Callback gaps are small, often a few points. Underpowered audits do not just miss effects; when they do find something, the estimate is exaggerated in magnitude and sometimes wrong in sign. And if you want heterogeneity, the kind we found across schools in Gaddis, Crabtree, Holbein, and Pfaff (2024), the bar is far higher. Subgroup and interaction effects are estimated with much less precision than the average, so detecting them can take several times the sample. Decide the smallest effect that would matter, power for it, and fund that. This is why the public audit went to a quarter of a million people.
Use objective, binary, preregistered outcomes: any reply, a callback within a fixed window, an appointment offered. Do not use measures of response quality. Quality codings are subjective and coder-dependent, and they condition on having received a response at all, which the treatment itself affects. That makes them post-treatment quantities, and comparisons built on them are no longer protected by randomization.
A callback gap establishes differential treatment. It does not tell you whether the mechanism is animus or statistical inference from the signal. Adjudicating between them takes design work: varying applicant quality the way Bertrand and Mullainathan did, varying the information available to the gatekeeper, or using the perceived class and citizenship data attached to each validated name to test what the signal is actually carrying. In Hughes, Gell-Redman, Crabtree, and coauthors (2020, JEPS), we added a quieter instrument to an audit of local election officials: whether the email was even opened. Open rates tap a more implicit layer than replies do, and there the bias fell on Arab/Muslim senders.
Email domains, inboxes, phone numbers, monitoring schedules, deduplication, response harvesting. Crabtree (2018) walks through running email audits end to end in the Gaddis volume. Treat infrastructure as a threat to inference, not a nuisance.
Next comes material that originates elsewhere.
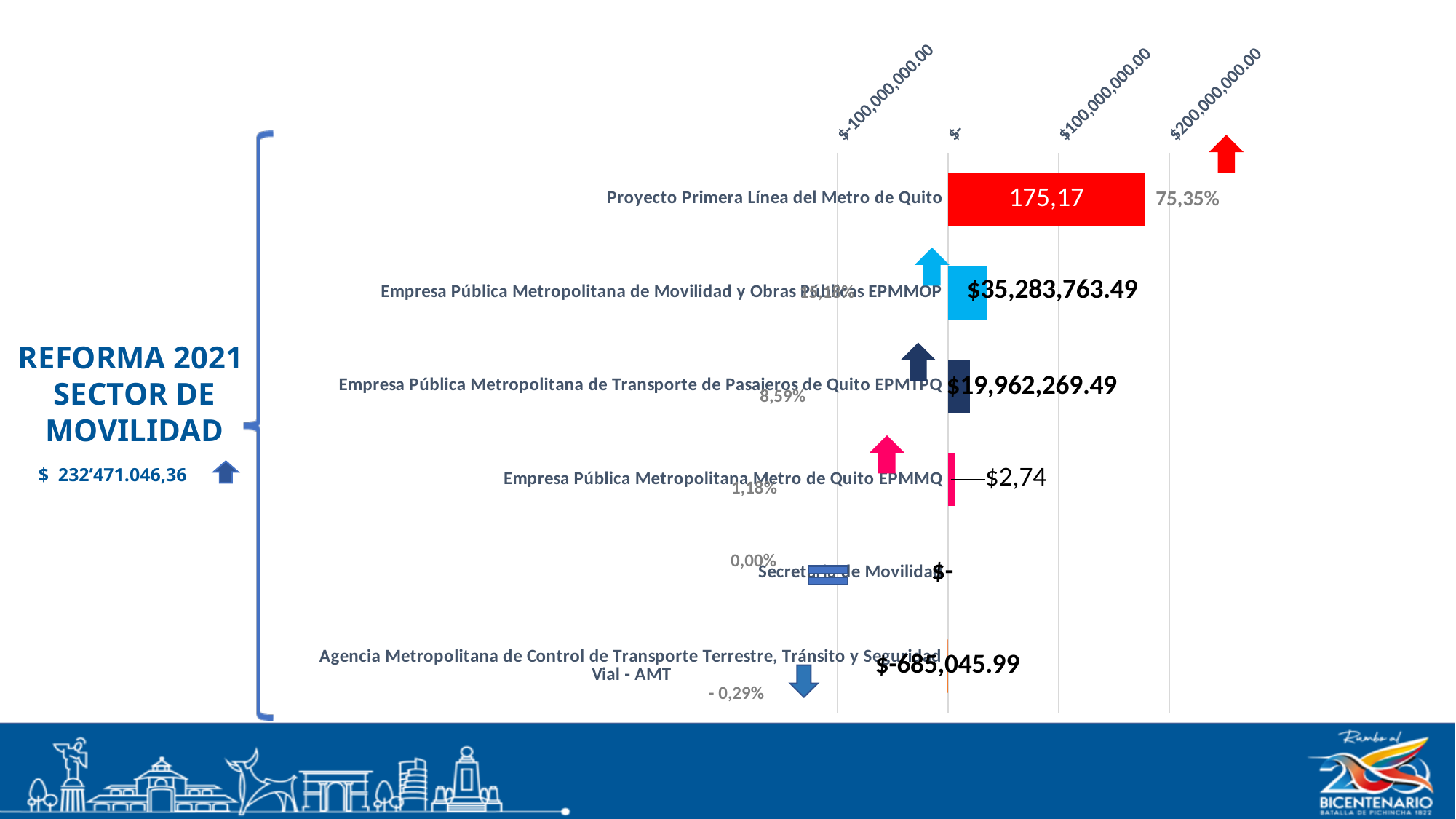
What kind of chart is shown on the slide? bar chart What is the data label shown for Empresa Pública Metropolitana de Movilidad y Obras Públicas EPMMOP? $35,283,763.49 What percentage is shown next to Proyecto Primera Línea del Metro de Quito? 75,35% How many categories are plotted in the chart? 6 What percentage is shown for Empresa Pública Metropolitana de Transporte de Pasajeros de Quito EPMTPQ? 8,59% Which category has the longest bar in the chart? Proyecto Primera Línea del Metro de Quito Is the value for Proyecto Primera Línea del Metro de Quito greater or less than $100,000,000.00? greater What data label is printed on the bar for Proyecto Primera Línea del Metro de Quito? 175,17 What is the data label shown for Empresa Pública Metropolitana de Transporte de Pasajeros de Quito EPMTPQ? $19,962,269.49 What is the data label shown for Agencia Metropolitana de Control de Transporte Terrestre, Tránsito y Seguridad Vial - AMT? $-685,045.99 Which is larger, the value for EPMMOP or the value for EPMTPQ? EPMMOP Which category has the lowest value in the chart? Agencia Metropolitana de Control de Transporte Terrestre, Tránsito y Seguridad Vial - AMT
The modern version of this problem has teeth, and it gets its own section below.
Audits deceive people who never consented and consume their time. Crabtree and Dhima (2022) propose a cost-benefit framework: minimize the burden per subject, cap the sample at what your power analysis actually requires, and be able to state plainly why the knowledge is worth the imposition. The institutional review questions that follow from this get their own section too.
The infrastructure has changed more than the method. An email audit today runs through systems that did not exist when the classic studies were fielded, and each one is a place where your treatment and control conditions can diverge before a human ever sees them. If they diverge, you have differential attrition baked into the delivery layer, and randomization no longer saves you.
Filters score senders on reputation, content, and recipient behavior. If messages from your treatment names land in spam at different rates than control names, the gap you measure is partly a filter artifact. Warm the domains, send from matched infrastructure, and log delivery, not just replies.
Many employers now route applications through tracking systems that parse and rank before a recruiter looks. The relevant gatekeeper may be an algorithm. That is worth measuring, but it changes what your estimand means and demands you record the screening layer explicitly.
CAPTCHAs, phone verification, and duplicate-detection can block fictional applicants unevenly. AI-generated text is now flagged by the same systems you might use to scale message production. Pilot heavily and confirm your stimuli actually arrive intact and look human.
Job boards, listing sites, and email providers have terms of service that audits routinely strain. Shared IP reputation can get a whole batch throttled. Build in redundancy, stagger volume, and assume any single channel can be cut off mid-field.
The principle is old and the failure modes are new. Every automated layer between you and the gatekeeper is a candidate for differential treatment of your conditions, so instrument all of them and pilot until the pipeline is boringly reliable.
Audits sit awkwardly inside human-subjects regulation, because the people burdened, the employers and officials, are often not the people the rules were written to protect. Boards know this and ask hard questions. The cost-benefit framework in Crabtree and Dhima (2022) is built to answer them. Here are the ones that come up most.
The framework does not make the tension disappear. It forces the design to minimize burden, cap scale at what the question needs, and put the justification on the record. That is also what a good board wants to see.